Most summer weekends, I like to explore neighborhoods and sites throughout the New York metro area. Although states are easing COVID-19 restrictions, I don’t foresee my explorations resuming this summer. The laissez-faire attitude toward mask-wearing by much of the public does not leave me with a sense of safety, let alone adventure.

That being said, my lifelong romance with books and libraries still allows me to wander from my home. (For the record, I have not ventured beyond my Jersey City neighborhood since early March.) Thanks to the New York Public Library Digital Collections, I recently stepped into the Jersey City of the early nineteenth century.

For those unaware, Jersey City sits across the Hudson River from Manhattan. This was its historic primary attraction. Arguably, this remains the case.


Looking to Manhattan from the shore of the Hudson River. The windmill–Isaac Edge’s–stood near today’s Exchange Place. (Courtesy of the New York Public Library)

Between 2018 and 2019, I presented a series of public lectures exploring the writer Washington Irving’s relationship with New Jersey. The ethnically Dutch village of Communipaw, part of present-day Jersey City, captured Irving’s imagination. Irving visited Communipaw with future President Martin Van Buren in 1833 and he mined this trip for story material on multiple occasions. (You can watch my talk on Irving and New Jersey hosted by the Apple Tree House here.
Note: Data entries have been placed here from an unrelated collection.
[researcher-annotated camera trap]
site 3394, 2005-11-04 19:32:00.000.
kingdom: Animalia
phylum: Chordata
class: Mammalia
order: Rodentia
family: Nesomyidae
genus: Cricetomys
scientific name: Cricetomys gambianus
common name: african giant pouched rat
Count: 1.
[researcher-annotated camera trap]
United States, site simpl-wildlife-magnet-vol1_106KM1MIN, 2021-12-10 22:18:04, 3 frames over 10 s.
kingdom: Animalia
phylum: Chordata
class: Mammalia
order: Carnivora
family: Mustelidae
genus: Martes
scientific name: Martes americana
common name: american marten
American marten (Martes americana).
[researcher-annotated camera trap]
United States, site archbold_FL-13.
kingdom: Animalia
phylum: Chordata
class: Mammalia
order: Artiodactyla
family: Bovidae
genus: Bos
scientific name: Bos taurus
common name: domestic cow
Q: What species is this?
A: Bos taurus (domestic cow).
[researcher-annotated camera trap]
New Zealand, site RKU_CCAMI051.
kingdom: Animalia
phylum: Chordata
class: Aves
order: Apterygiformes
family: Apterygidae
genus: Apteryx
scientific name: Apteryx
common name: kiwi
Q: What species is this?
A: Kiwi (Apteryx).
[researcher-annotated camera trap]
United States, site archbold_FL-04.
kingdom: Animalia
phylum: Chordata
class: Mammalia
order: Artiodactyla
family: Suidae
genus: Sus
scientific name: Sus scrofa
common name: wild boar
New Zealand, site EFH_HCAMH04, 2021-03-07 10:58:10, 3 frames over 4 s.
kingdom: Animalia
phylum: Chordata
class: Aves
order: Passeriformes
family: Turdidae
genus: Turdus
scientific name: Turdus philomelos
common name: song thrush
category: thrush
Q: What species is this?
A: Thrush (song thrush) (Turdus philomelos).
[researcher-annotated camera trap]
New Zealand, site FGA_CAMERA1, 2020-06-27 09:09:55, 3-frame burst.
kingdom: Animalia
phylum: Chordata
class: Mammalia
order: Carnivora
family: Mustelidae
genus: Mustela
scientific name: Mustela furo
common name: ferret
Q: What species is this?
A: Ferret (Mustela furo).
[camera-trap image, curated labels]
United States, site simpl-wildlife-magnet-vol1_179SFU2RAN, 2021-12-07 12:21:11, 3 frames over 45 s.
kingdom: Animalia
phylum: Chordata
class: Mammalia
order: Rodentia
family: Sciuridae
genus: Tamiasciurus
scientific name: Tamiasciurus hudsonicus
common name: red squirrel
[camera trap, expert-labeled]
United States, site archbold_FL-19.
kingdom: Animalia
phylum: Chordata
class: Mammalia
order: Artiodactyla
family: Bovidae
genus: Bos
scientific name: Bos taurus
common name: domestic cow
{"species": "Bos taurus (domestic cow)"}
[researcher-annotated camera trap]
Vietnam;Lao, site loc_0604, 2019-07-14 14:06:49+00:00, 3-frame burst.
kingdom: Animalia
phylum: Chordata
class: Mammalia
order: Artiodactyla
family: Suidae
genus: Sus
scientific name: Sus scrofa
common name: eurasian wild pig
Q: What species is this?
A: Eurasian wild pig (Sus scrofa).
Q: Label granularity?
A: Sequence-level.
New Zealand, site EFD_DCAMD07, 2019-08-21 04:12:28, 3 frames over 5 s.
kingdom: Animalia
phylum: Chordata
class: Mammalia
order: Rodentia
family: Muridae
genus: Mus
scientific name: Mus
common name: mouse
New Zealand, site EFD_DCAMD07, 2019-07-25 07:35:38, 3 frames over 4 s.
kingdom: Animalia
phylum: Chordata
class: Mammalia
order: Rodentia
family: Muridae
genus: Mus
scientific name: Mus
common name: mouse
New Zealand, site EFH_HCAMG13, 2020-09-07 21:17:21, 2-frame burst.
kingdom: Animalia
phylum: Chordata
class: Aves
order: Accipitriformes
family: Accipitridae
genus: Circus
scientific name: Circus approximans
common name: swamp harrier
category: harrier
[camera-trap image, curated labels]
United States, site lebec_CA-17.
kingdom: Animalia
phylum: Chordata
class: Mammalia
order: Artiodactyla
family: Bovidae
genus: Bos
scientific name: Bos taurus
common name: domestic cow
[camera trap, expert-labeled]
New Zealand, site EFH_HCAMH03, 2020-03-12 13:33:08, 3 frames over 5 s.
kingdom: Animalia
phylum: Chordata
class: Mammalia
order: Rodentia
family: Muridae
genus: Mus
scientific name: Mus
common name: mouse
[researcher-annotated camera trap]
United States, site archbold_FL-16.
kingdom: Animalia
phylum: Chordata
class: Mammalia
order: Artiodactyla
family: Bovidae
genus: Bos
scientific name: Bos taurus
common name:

My part begins near the thirty-minute mark.)


Communipaw–a bucolic fishing and farming village–near the time of Washington Irving’s visit. (Courtesy of the New York Public Library)

While Jersey City gazed longingly and enviously toward New York, Communipaw looked toward Jersey City for cosmopolitan fare. City lights have always held such wonder.


A boat on the Morris Canal. (Courtesy of New York Public Library)

If you’ve never visited the digital collections of the New York Public Library spend an hour some afternoon with them and allow your imagination to roam. You won’t need to worry about COVID and if the people passing you on the sidewalk are masked. Instead, you might converse with philosophers and poets, encounter ghosts and legendary beasts, and visit faraway lands and long ago ages–all from the comfort of your own home.